**What you have to do:** Reproduce the data below word for word, starting at the line with "As depicted in the image, of" and ending at the line with "the point at 364,225 <", including both of those lines.
»»
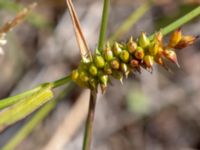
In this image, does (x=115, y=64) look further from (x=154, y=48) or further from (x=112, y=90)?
(x=112, y=90)

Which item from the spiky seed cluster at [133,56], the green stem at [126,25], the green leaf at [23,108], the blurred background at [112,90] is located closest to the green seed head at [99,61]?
the spiky seed cluster at [133,56]

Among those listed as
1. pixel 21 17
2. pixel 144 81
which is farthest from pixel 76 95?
pixel 21 17

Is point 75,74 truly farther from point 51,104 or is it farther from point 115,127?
point 115,127

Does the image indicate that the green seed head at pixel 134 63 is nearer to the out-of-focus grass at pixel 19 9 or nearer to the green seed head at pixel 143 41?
the green seed head at pixel 143 41

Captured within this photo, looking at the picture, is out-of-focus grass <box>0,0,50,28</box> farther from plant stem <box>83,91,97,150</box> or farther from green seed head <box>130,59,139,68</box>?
green seed head <box>130,59,139,68</box>

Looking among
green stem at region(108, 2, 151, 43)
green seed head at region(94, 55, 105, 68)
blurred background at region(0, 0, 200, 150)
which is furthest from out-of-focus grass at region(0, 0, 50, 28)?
green seed head at region(94, 55, 105, 68)
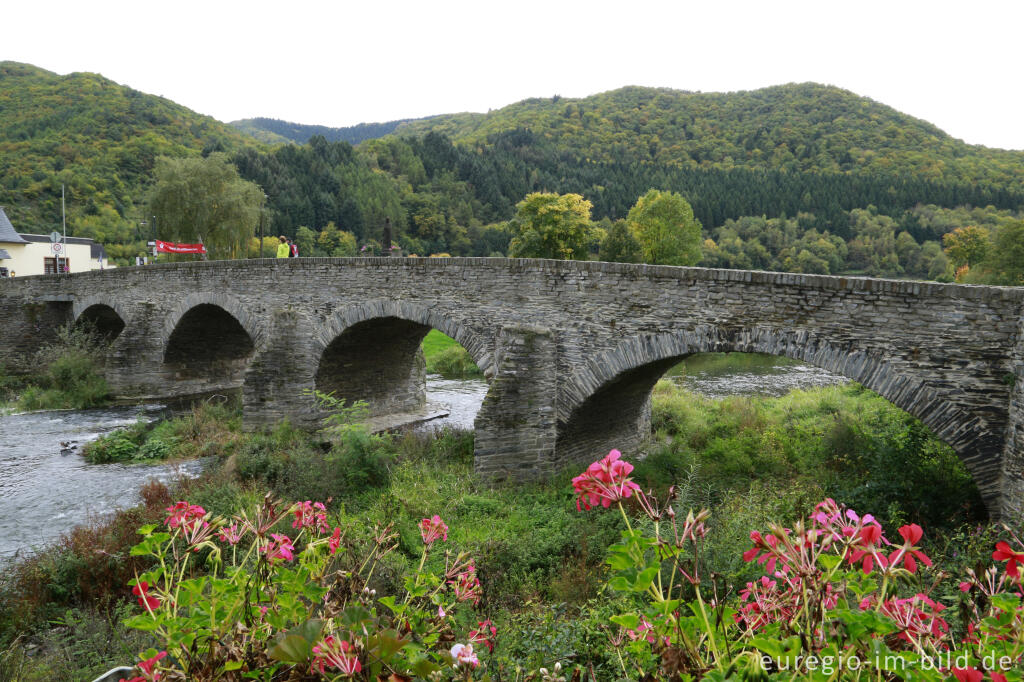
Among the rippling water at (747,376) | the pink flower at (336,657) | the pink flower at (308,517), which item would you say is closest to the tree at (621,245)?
the rippling water at (747,376)

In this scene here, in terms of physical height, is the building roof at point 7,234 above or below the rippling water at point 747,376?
above

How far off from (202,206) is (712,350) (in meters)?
29.9

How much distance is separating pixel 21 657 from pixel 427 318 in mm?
Answer: 8618

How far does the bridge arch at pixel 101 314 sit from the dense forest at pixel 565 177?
6794 mm

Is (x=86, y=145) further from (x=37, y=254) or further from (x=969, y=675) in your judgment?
(x=969, y=675)

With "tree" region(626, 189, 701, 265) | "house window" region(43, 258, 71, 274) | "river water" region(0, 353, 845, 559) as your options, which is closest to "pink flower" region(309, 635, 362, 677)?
"river water" region(0, 353, 845, 559)

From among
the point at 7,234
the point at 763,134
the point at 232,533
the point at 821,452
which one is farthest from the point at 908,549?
the point at 763,134

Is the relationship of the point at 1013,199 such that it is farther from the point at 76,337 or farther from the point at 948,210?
the point at 76,337

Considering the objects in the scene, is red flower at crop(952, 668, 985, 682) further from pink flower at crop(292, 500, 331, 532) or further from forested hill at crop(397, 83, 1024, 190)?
forested hill at crop(397, 83, 1024, 190)

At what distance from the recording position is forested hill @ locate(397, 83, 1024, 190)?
257 ft

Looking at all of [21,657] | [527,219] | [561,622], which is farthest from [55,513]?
[527,219]

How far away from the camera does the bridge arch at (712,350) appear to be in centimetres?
730

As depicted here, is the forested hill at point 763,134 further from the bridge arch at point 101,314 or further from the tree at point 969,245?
the bridge arch at point 101,314

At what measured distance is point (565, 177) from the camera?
84.4m
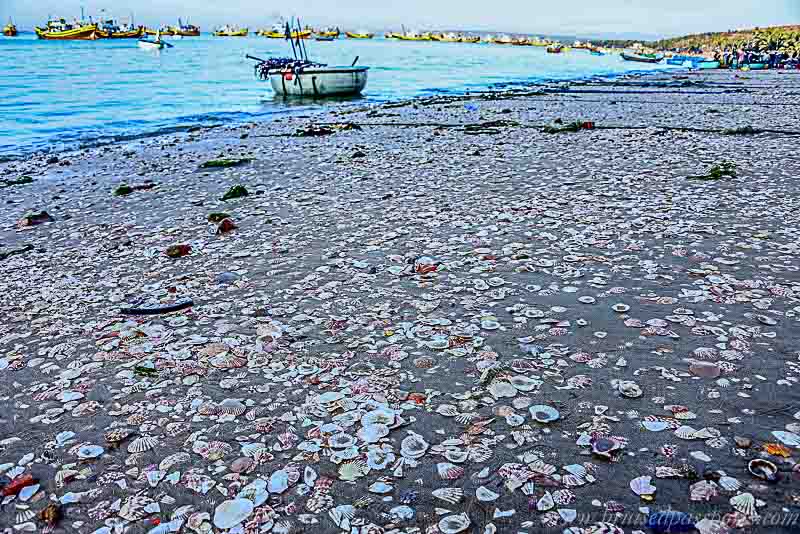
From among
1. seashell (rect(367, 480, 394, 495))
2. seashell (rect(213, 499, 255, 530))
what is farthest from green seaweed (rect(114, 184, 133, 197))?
seashell (rect(367, 480, 394, 495))

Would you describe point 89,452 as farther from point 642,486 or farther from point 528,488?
point 642,486

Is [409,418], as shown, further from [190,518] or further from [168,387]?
[168,387]

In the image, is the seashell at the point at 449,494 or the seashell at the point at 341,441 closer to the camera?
the seashell at the point at 449,494

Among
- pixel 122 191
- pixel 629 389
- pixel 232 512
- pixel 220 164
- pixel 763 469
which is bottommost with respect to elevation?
pixel 122 191

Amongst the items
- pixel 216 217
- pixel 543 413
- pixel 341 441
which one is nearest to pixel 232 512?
pixel 341 441

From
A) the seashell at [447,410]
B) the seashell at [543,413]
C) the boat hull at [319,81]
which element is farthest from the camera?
the boat hull at [319,81]

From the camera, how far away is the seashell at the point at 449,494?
11.5 feet

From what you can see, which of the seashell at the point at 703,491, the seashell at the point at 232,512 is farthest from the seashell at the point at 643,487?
the seashell at the point at 232,512

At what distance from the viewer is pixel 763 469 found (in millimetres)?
3488

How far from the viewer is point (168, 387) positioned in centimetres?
500

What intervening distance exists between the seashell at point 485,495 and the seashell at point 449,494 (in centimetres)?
10

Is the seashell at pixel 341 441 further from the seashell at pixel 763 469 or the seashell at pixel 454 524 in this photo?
the seashell at pixel 763 469

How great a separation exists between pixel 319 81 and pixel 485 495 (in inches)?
1693

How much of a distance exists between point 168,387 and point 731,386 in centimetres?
474
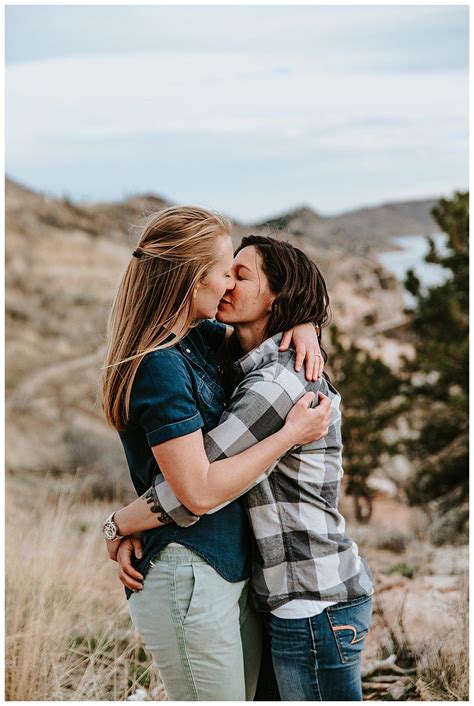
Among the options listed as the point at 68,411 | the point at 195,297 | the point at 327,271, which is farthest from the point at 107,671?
the point at 327,271

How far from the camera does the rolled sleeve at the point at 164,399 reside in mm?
1816

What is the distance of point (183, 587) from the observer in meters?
1.92

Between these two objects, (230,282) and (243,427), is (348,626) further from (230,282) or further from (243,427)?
(230,282)

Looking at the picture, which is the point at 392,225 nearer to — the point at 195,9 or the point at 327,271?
the point at 327,271

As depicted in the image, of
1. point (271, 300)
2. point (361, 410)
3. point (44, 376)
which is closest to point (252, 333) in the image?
point (271, 300)

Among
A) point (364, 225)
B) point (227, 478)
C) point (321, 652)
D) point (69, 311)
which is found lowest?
point (321, 652)

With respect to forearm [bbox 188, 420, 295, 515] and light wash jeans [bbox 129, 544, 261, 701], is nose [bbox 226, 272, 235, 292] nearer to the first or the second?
forearm [bbox 188, 420, 295, 515]

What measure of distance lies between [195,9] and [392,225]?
14.5 meters

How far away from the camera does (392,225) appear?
25875 mm

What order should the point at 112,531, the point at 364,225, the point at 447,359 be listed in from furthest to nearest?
the point at 364,225 < the point at 447,359 < the point at 112,531

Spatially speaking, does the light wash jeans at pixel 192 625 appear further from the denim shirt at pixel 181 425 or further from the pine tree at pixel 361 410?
the pine tree at pixel 361 410

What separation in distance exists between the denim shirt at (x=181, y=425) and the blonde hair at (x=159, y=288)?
2.1 inches

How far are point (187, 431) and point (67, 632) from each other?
1948 millimetres

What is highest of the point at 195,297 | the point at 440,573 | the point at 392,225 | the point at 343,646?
the point at 392,225
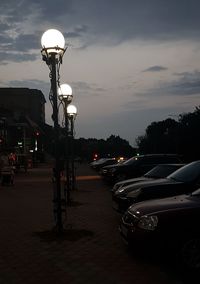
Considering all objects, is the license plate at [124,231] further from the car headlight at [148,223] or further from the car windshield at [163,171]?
the car windshield at [163,171]

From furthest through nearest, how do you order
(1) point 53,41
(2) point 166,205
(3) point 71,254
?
(1) point 53,41 < (3) point 71,254 < (2) point 166,205

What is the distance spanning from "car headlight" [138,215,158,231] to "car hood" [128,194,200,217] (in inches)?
4.0

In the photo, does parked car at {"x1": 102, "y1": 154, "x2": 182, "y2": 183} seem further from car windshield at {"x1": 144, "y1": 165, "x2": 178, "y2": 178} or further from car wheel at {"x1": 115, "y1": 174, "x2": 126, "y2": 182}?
car windshield at {"x1": 144, "y1": 165, "x2": 178, "y2": 178}

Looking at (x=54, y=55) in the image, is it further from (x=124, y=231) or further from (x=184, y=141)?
(x=184, y=141)

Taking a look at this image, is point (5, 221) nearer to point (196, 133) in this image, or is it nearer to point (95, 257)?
point (95, 257)

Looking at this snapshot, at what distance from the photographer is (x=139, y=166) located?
2775cm

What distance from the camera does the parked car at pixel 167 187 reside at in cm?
1230

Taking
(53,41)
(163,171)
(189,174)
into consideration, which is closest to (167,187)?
(189,174)

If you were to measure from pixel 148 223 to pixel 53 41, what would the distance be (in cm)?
514

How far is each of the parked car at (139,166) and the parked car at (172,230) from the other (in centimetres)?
1826

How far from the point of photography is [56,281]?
25.7ft

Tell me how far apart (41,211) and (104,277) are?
28.8 ft

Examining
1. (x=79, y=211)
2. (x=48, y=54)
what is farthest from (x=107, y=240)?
(x=79, y=211)

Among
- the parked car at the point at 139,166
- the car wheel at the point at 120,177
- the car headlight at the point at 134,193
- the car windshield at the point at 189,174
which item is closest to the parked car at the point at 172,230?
the car windshield at the point at 189,174
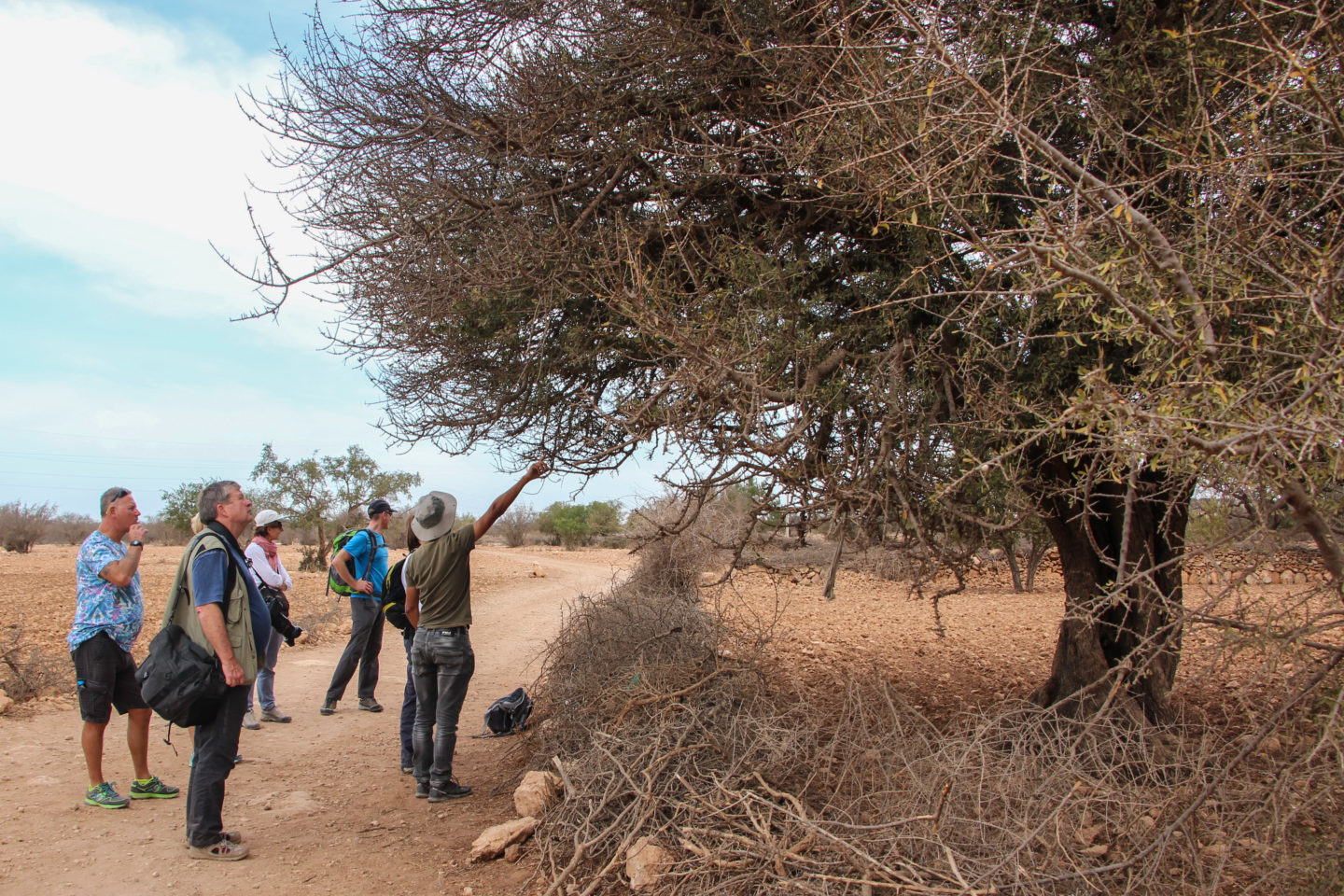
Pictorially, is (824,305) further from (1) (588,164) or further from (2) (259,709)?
(2) (259,709)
««
**Written solution:**
As depicted in the image, of
1. point (271, 300)
2. point (361, 410)
3. point (44, 376)
which is closest to point (252, 333) in the image?
point (271, 300)

Among
A) point (364, 225)
B) point (227, 478)
C) point (321, 652)
D) point (69, 311)
which is found lowest?
point (321, 652)

With respect to forearm [bbox 188, 420, 295, 515] and light wash jeans [bbox 129, 544, 261, 701], is nose [bbox 226, 272, 235, 292] nearer to the first or the second?
forearm [bbox 188, 420, 295, 515]

What measure of distance lies between [195,9] and [392,225]?
14.5 meters

How far away from the camera does (392,225) appear?
25875 mm

What order should the point at 112,531, the point at 364,225, the point at 447,359 be listed in from furthest to nearest?
the point at 364,225 < the point at 447,359 < the point at 112,531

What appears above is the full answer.